Dataset records ->
****************

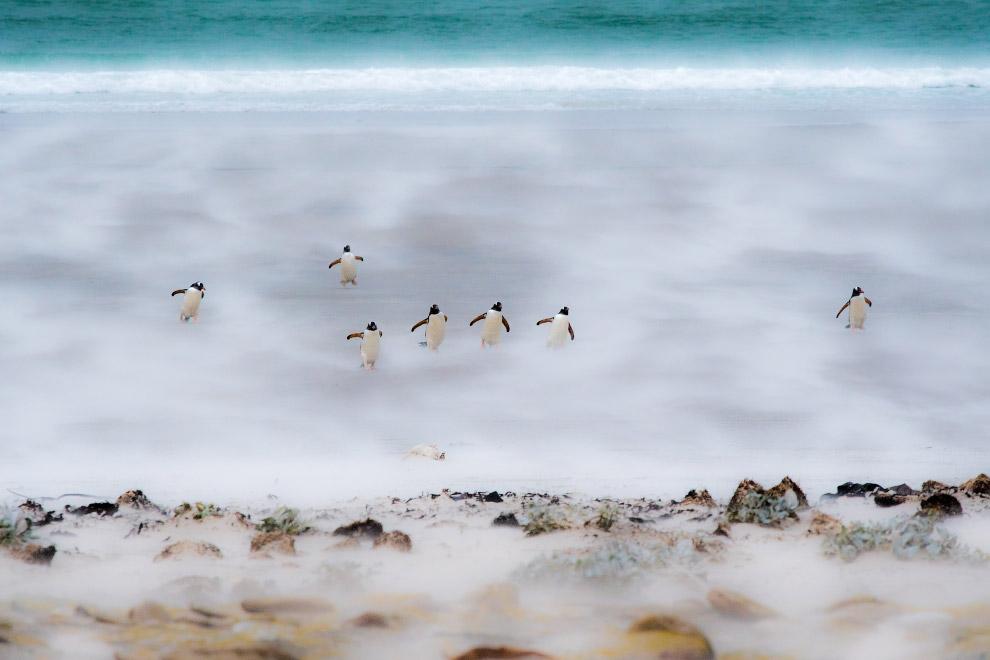 Танцующие пингвины на Фолклендских островах, которые борются с сильным ветром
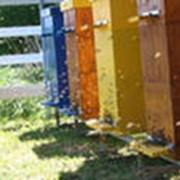 Пчелиные ульи фото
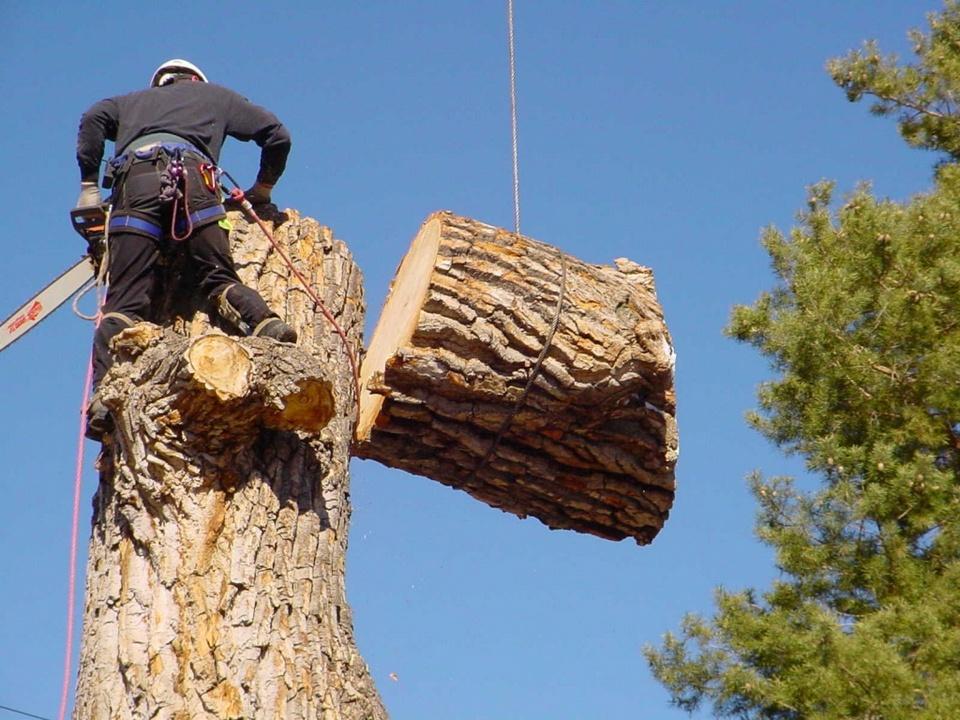 Более 160 деревьев ликвидировано во дворах Каменска-Уральского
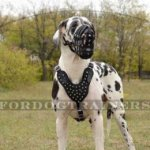 Great Dane Dog Muzzle with Super Ventilated Lightweight Design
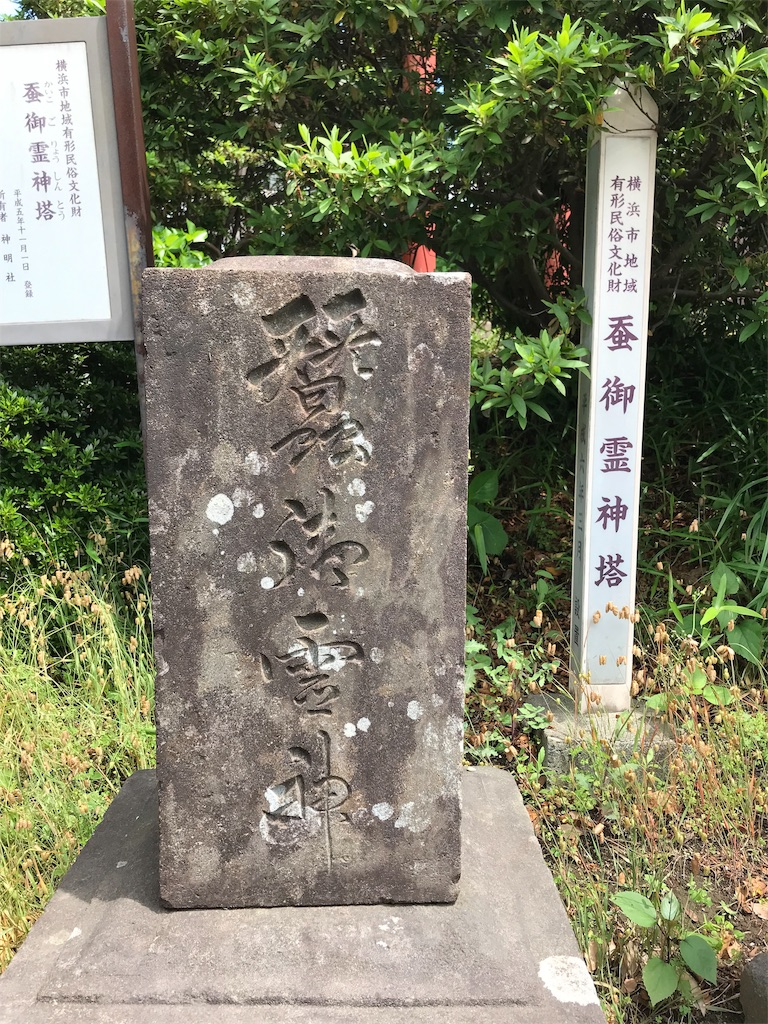 f:id:yokohamamiuken:20190522155753j:image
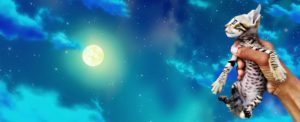 котенок на фоне луны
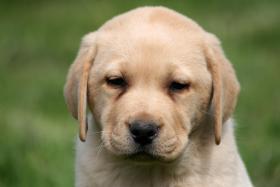 Foto 3 Labrador Welpen Rüden aus LCD Zucht seit 2005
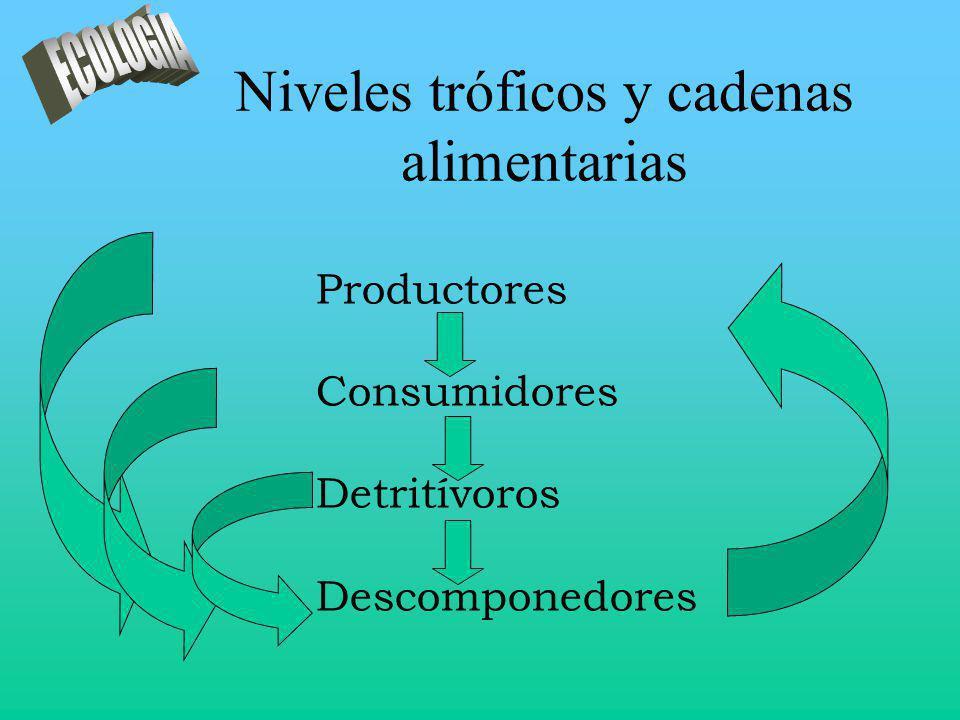 Niveles tróficos y cadenas alimentarias Productores Consumidores Detritívoros Descomponedores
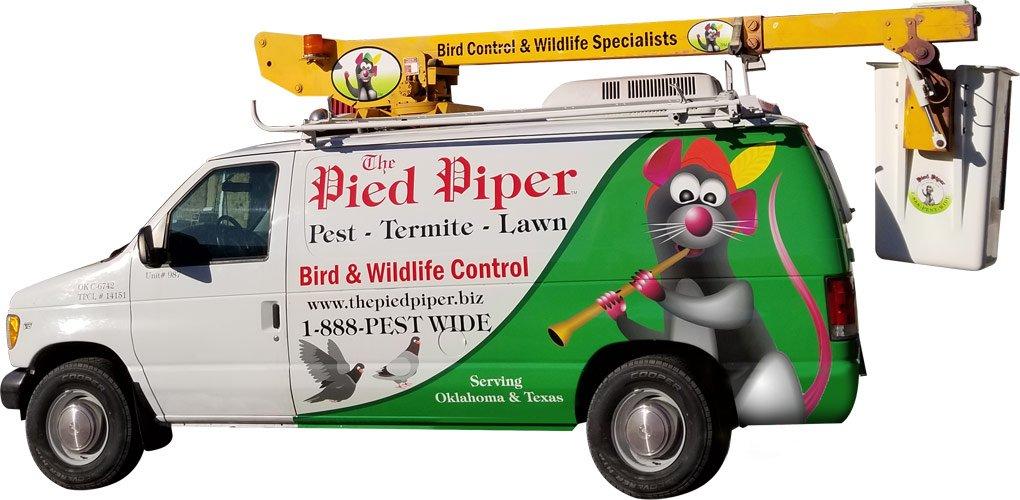 Pied Piper Van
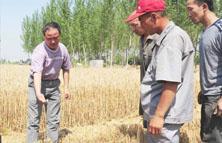 农化服务跟不上缺少专业指导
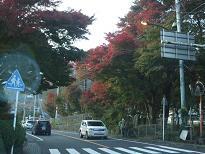 2008_110610022.jpg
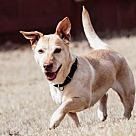 Adopt A Pet :: Carlie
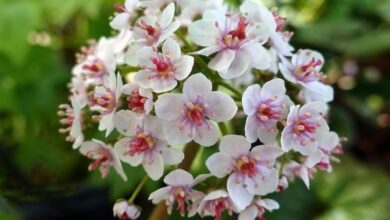 Photo of Darmera peltata, rhubarbe indienne, plante parapluie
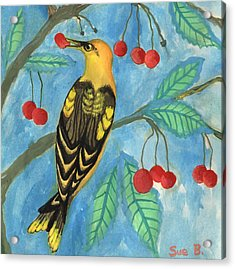 Detail Of Golden Orioles In A Cherry Tree Acrylic Print by Sushila Burgess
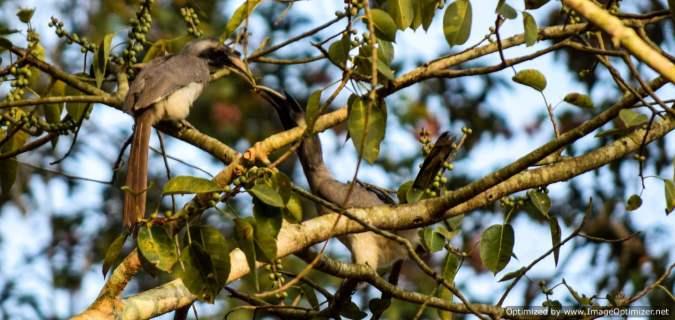 grey-hornbills_dandeli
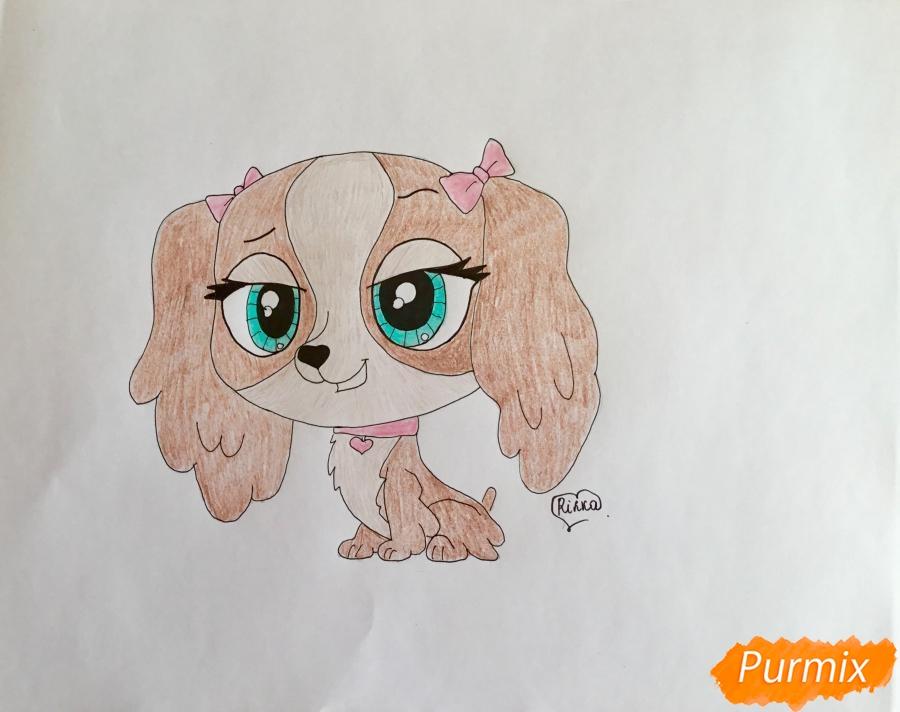 Рисуем собаку Нутмег Даш из мультфильма My Littlest Pet Shop - шаг 7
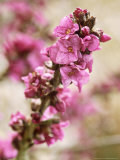 Daphne Mezereum, Close-up of Flowers February Fotografie-Druck von Lynn Keddie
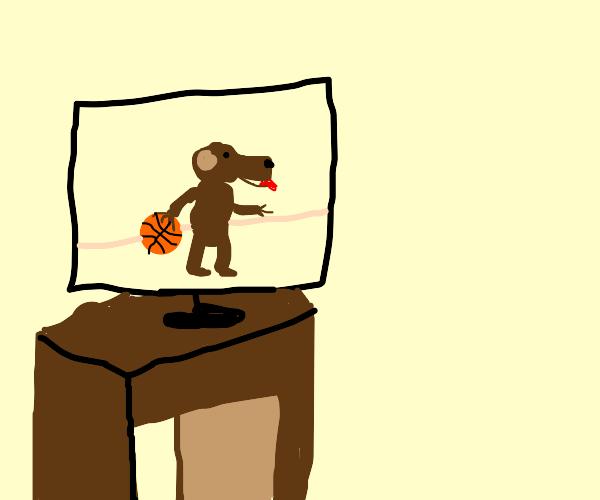 Dog plays Basketball on tv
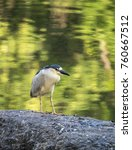 black crowned night heron... | Shutterstock . vector #760667512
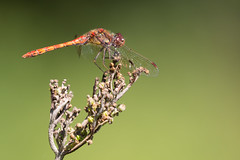 0J9A9089 (wearedave) Tags: brandonmarsh dragonfly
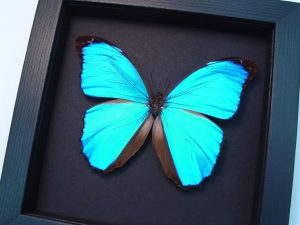 Morpho menelaus Blue Morpho Butterfly Moonlight Display ooak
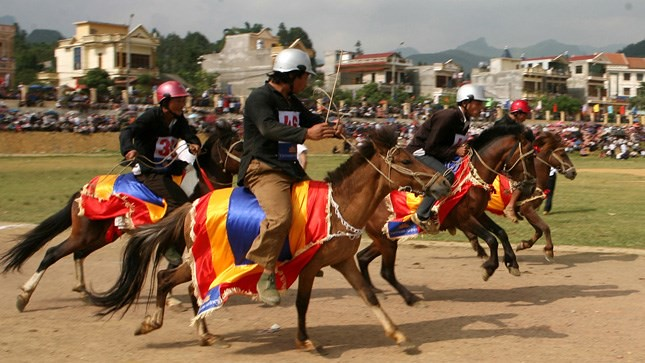 3ngựa kéo xe du lịch ở Bắc Hà là những con ngựa đã từng tham gia vào các giải đua ngựa thuyền thống
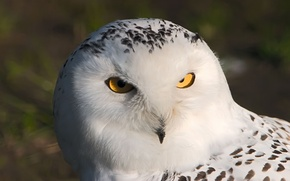 Wallpaper macro, bird, owl, owl, white, eyes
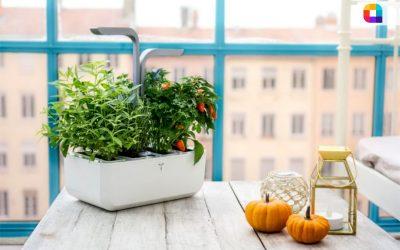 VERITABLE-smart-indoor-garden-864x576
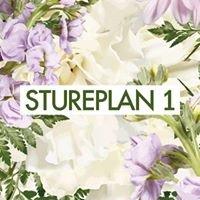Stureplan 1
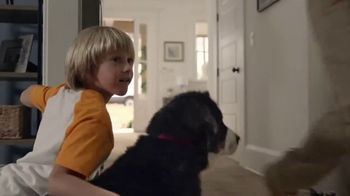 The Home Depot TV Spot, 'Replace Your Carpet' - Thumbnail 6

****************

What is required ->
Each line of the data above is to be output exactly; the pictures are not to appear.

Response area ->
 Танцующие пингвины на Фолклендских островах, которые борются с сильным ветром
 Пчелиные ульи фото
 Более 160 деревьев ликвидировано во дворах Каменска-Уральского
 Great Dane Dog Muzzle with Super Ventilated Lightweight Design
 f:id:yokohamamiuken:20190522155753j:image
 котенок на фоне луны
 Foto 3 Labrador Welpen Rüden aus LCD Zucht seit 2005
 Niveles tróficos y cadenas alimentarias Productores Consumidores Detritívoros Descomponedores
 Pied Piper Van
 农化服务跟不上缺少专业指导
 2008_110610022.jpg
 Adopt A Pet :: Carlie
 Photo of Darmera peltata, rhubarbe indienne, plante parapluie
 Detail Of Golden Orioles In A Cherry Tree Acrylic Print by Sushila Burgess
 grey-hornbills_dandeli
 Рисуем собаку Нутмег Даш из мультфильма My Littlest Pet Shop - шаг 7
 Daphne Mezereum, Close-up of Flowers February Fotografie-Druck von Lynn Keddie
 Dog plays Basketball on tv
 black crowned night heron... | Shutterstock . vector #760667512
 0J9A9089 (wearedave) Tags: brandonmarsh dragonfly
 Morpho menelaus Blue Morpho Butterfly Moonlight Display ooak
 3ngựa kéo xe du lịch ở Bắc Hà là những con ngựa đã từng tham gia vào các giải đua ngựa thuyền thống
 Wallpaper macro, bird, owl, owl, white, eyes
 VERITABLE-smart-indoor-garden-864x576
Stureplan 1
 The Home Depot TV Spot, 'Replace Your Carpet' - Thumbnail 6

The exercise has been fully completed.